[Stated goal] Copy the lines starting at the one that contains "this 600×400 image." and ending at the one that contains "rusty metal walkway [211, 116, 600, 376]", with both of those lines included.

[Input for this task]
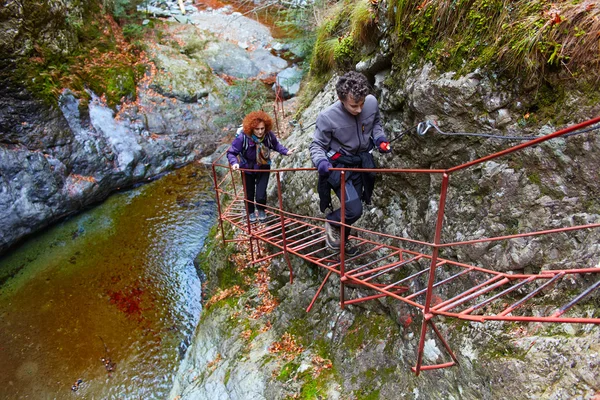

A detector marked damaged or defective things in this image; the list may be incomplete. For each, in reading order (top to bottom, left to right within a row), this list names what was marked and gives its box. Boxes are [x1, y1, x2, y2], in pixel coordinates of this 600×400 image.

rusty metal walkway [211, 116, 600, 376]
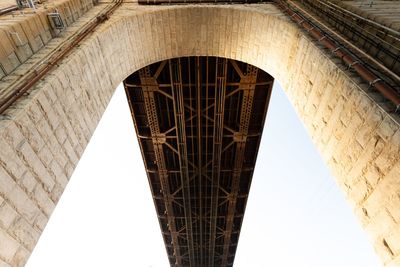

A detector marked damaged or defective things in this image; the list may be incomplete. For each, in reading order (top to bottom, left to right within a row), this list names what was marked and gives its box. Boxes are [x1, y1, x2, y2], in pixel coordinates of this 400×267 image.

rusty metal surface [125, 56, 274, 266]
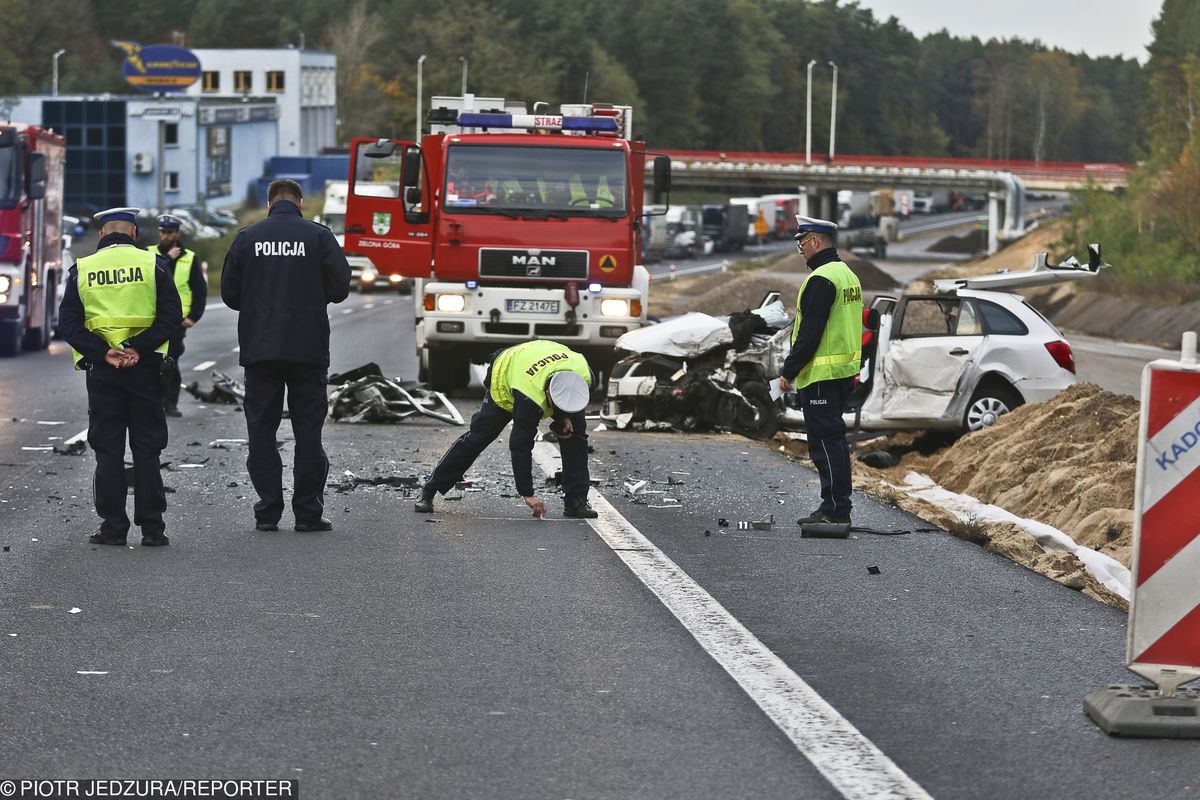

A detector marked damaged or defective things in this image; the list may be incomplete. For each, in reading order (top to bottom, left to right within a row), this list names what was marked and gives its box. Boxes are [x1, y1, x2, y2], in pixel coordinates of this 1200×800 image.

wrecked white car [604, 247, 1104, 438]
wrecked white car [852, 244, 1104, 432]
--
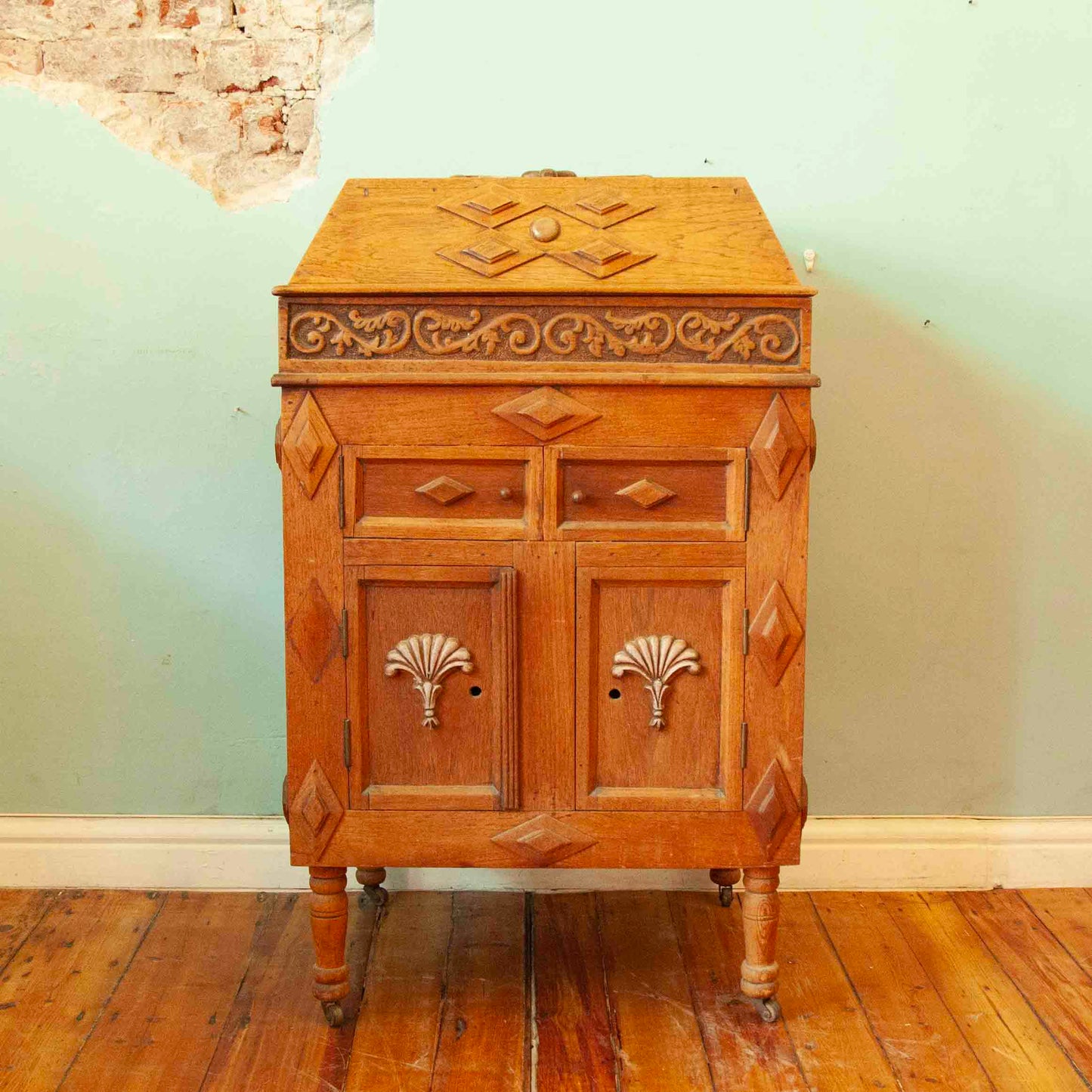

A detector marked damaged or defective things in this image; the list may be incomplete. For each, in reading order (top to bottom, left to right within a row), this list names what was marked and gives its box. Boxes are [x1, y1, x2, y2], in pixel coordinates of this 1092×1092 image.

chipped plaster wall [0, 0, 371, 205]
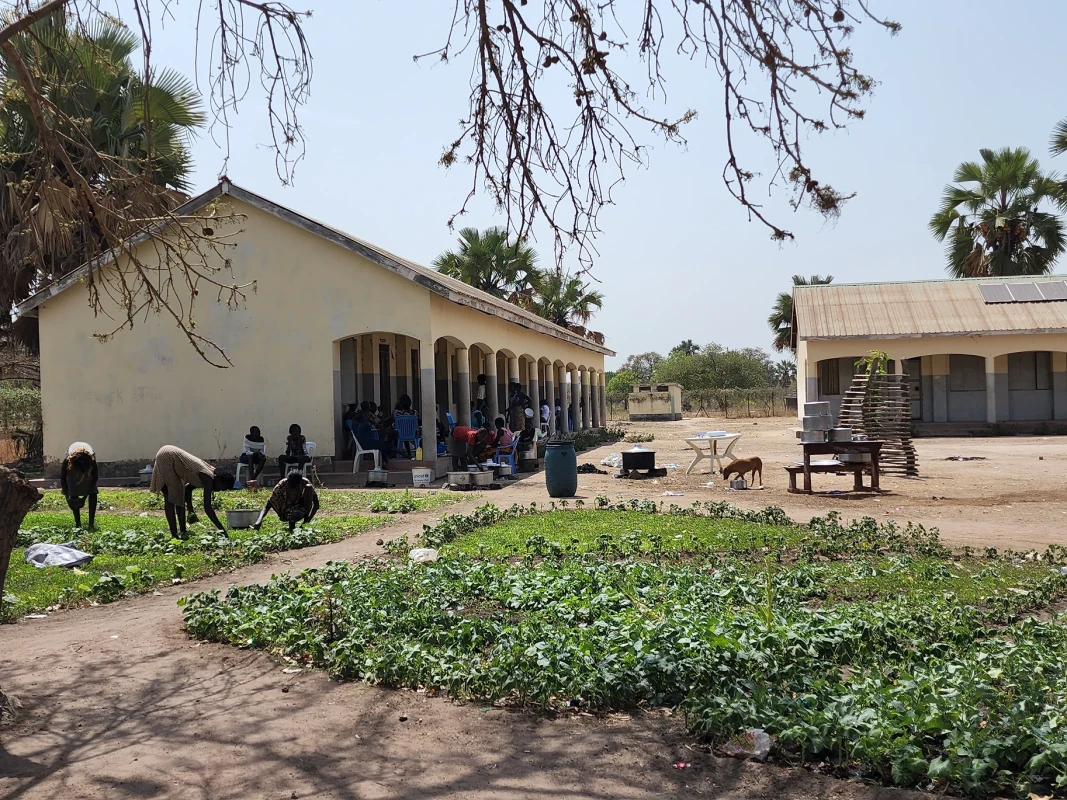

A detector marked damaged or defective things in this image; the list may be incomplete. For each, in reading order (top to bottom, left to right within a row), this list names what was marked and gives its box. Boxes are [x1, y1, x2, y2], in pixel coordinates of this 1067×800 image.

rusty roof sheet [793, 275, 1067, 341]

[Written response]
A detector marked damaged or defective things in this image; the list may be incomplete. For each, in reading order (top to bottom, left to right within a row), this list names what was marked and gives its box. Boxes are [x1, y1, x2, y2], in pixel coordinates of this 600×400 image.

rusty metal walkway [211, 116, 600, 376]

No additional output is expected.